Mayor Cubbard expressed similar concerns: "As someone very proud of those who fought for that very freedom over 100 years ago, I think it would be disingenuous of me to attend this event that commemorates those who raided and torched homes, killed and tortured Irish people, and throughout the 1800s used battering rams to evict Irish people from their homes."
The Black and Tans and the RIC
When the War of Independence broke out in 1919, the then British prime minister, David Lloyd George, considered it a law-and-order issue, and not an insurrection. As a result, the RIC were tasked with putting down the IRA and the Independence movement. However, when it became obvious that the RIC could not cope with the revolution, Winston Churchill proposed the creation of what became known as the Black and Tans. Their official title was the Royal Irish Constabulary Special Reserve.
The Black and Tans were recruited from WWI British army veterans and arrived in March 1920. DM Leeson of the Department of History, Laurentian University, Canada, has said that 1,153 Black and Tans joined the royal Irish Constabulary in October 1920. They would become notorious for their killing of civilians and attacks on civilian property.
They were followed into Ireland by the Auxillaries, who were recruited from the officer class, as well as from ex-servicemen. The activities of both organisations alienated not only Irish opinion, but to a certain extent opinion in Britain as well. Due to these factors, and the fact that the Black and Tans were constituted as an arm of the RIC, many feel it is highly inappropriate, even perverse, for the State to commemorate the RIC.
As Diarmaid Ferriter, Professor of Modern Irish History at UCD, said: "Such was the cementing of the notorious reputation of the force that the war of independence was often referred to as 'the Tan war'. But regular RIC members also became capable of brutality and reprisals, as did the IRA, such was the nature of the war.
"They were far from the only symbol of terror in Ireland in 1920, but their impact on civilians in particular led to them occupying an elevated position in the hierarchy of villains of that period of Irish history. Theirs was a dismal record, reflecting very poorly on their political creators."
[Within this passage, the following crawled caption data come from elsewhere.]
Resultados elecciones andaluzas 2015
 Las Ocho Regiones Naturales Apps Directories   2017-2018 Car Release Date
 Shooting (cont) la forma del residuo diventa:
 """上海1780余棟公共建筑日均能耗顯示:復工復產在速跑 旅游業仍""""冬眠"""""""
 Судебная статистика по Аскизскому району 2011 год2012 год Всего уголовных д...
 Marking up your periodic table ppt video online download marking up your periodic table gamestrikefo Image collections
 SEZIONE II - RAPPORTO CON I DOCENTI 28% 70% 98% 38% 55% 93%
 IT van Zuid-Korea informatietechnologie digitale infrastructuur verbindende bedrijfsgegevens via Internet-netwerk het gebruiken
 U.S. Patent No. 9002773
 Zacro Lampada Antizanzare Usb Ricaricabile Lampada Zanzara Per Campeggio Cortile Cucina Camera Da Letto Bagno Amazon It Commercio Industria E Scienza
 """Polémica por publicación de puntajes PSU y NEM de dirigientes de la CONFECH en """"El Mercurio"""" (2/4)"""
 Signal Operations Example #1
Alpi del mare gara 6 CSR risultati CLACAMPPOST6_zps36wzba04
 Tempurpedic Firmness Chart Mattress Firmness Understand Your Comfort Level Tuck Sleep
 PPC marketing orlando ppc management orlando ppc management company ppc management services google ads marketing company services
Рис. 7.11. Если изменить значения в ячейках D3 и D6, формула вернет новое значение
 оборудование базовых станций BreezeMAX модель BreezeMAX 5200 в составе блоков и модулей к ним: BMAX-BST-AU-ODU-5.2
Tomás MacConmara, an expert on the War of Independence said: "It seems counter-intuitive to me for the Irish State to celebrate an organisation that, if it was successful, would have prevented independence," and noted the RIC was "responsible for a pretty brutal attempt to suppress the drive for independence".
Support for the Mayor's stance
Mayor Cubbard's stance on the issue has attracted a high level of support locally. Two separate Facebook posts from the Mayor on Monday regarding his reasons for refusing to attend, had attracted a combined total of 1,020 likes and 181 shares by the following morning.
"While some will disagree," he said, "I have taken this personal decision as I believe it the right thing to do in support of those whose lives were lost creating the Ireland we enjoy today. It would be more in line for the Government to put their efforts into supporting our current defence forces who are underpaid and operate in terrible conditions."